The fact is that it is by crowding out the government from the economic sphere that fiscal deficit has been reduced in Pakistan. Thus, the consolidated tax revenue at 12.6 per cent of GDP was lower than that even in 1998-99(13.2 per cent), notwithstanding the central government's heroic efforts to raise tax proceeds. At the same time, the government expenditure has been cut down to 21.6 per cent of GDP, which is well below the UNDP's minimum level of 30 per cent for a well-functioning government.


The hope has been that the private sector will take up the slack, but it remains unfulfilled. While public investment has declined to 4.7 per cent in 2001-02, the private investment has also fallen to 7.6 per cent. The fact is that a falling public investment has tended to crowd out, rather than crowd in, private investment.


This is an historical truth, the validity of which cannot be denied either in the developed, or the developing countries. To the assertion that public intervention tends to encourage rent-seeking behavior, the answer is that this happens in the private sector at least as much, if not the more so.


The fact of the matter is that a government must perform its development role, whose importance only grows as a country moves to higher stages of economic and human development. It is, therefore, no accident that public expenditure in the developed countries is twice as high as in the developing countries.


The Predicament

Finally, here lies the all- important question: Where do we go from here? The central thrust of a far-reaching development policy should be to achieve and sustain high rates of economic and human development. It is widely understood now that the two types of development are both statistically and economically interrelated.

Written exercise — Copy the passage on Pakistan's fiscal deficit again, starting with "This is an historical" and going on through "in the developing countries.", but swap "rent-seeking behavior" for "favor-seeking behavior".

Source material —

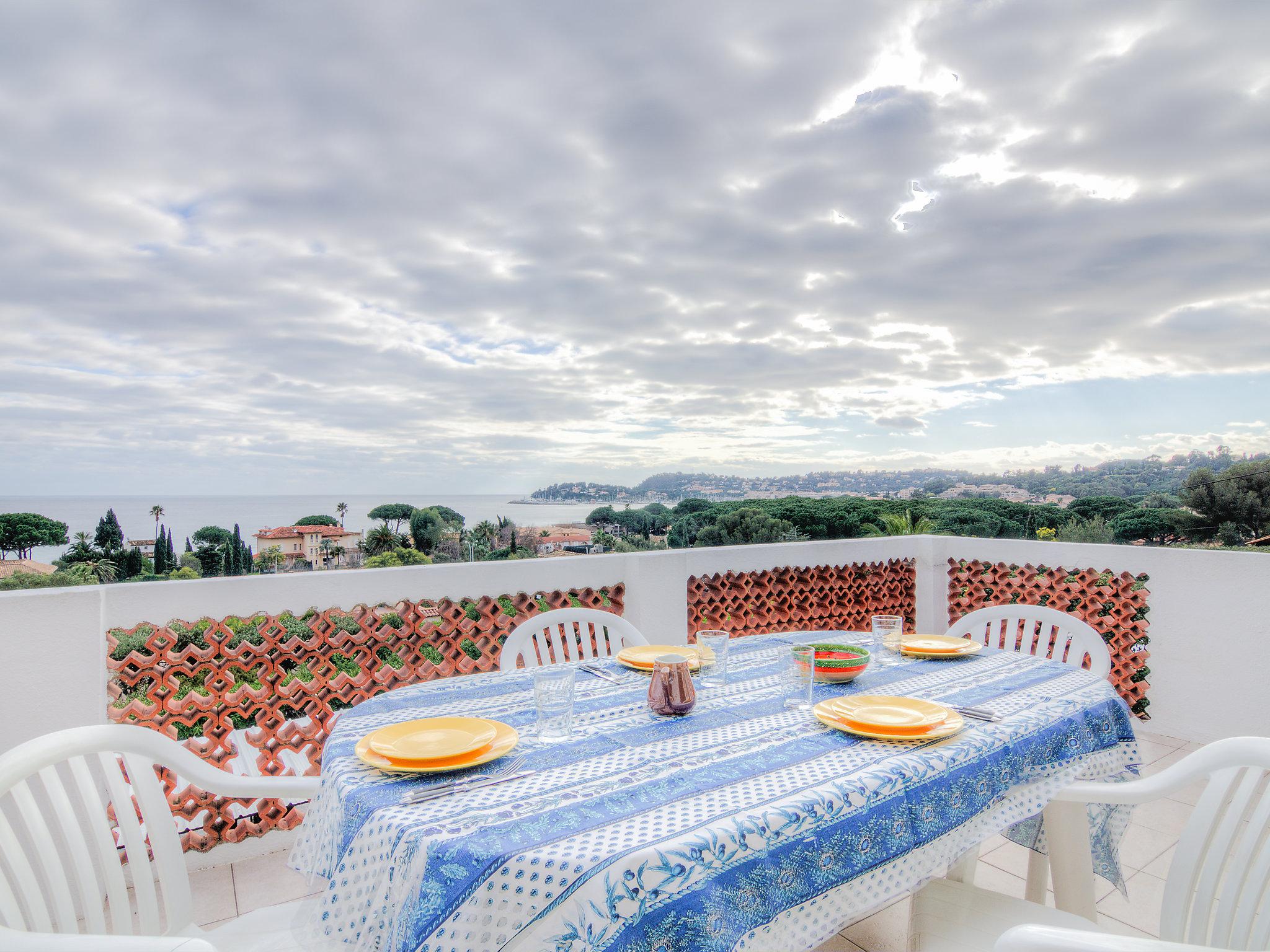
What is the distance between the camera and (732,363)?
358 inches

Answer below —
This is an historical truth, the validity of which cannot be denied either in the developed, or the developing countries. To the assertion that public intervention tends to encourage favor-seeking behavior, the answer is that this happens in the private sector at least as much, if not the more so.


The fact of the matter is that a government must perform its development role, whose importance only grows as a country moves to higher stages of economic and human development. It is, therefore, no accident that public expenditure in the developed countries is twice as high as in the developing countries.